• _WORK TO DO_
Pull out each line of the items below that contains the string "winter", and copy those lines word for word.

• _MATERIAL FOR THIS EXERCISE_
......

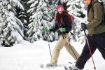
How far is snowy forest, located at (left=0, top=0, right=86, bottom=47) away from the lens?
24.6 metres

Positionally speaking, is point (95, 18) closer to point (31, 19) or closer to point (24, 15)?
point (31, 19)

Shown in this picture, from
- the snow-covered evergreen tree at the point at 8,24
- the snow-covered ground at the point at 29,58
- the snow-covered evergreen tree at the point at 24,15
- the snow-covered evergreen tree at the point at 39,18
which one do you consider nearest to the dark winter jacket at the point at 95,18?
the snow-covered ground at the point at 29,58

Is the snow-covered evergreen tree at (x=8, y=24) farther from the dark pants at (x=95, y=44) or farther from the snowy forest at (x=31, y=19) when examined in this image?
the dark pants at (x=95, y=44)

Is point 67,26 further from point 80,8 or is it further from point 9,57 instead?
point 80,8

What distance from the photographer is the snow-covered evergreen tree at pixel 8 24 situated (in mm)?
24328

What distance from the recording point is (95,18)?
23.6 ft

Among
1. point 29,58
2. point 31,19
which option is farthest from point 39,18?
point 29,58

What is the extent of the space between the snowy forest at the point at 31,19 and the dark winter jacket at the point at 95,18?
14.4m

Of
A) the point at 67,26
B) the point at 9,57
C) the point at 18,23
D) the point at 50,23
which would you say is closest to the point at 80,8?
the point at 50,23

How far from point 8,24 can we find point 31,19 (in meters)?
6.14

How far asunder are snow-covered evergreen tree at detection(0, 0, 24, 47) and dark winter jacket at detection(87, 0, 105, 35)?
17294mm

......

• _EXERCISE RESPONSE_
which one do you consider nearest to the dark winter jacket at the point at 95,18?
What is the extent of the space between the snowy forest at the point at 31,19 and the dark winter jacket at the point at 95,18?
How far asunder are snow-covered evergreen tree at detection(0, 0, 24, 47) and dark winter jacket at detection(87, 0, 105, 35)?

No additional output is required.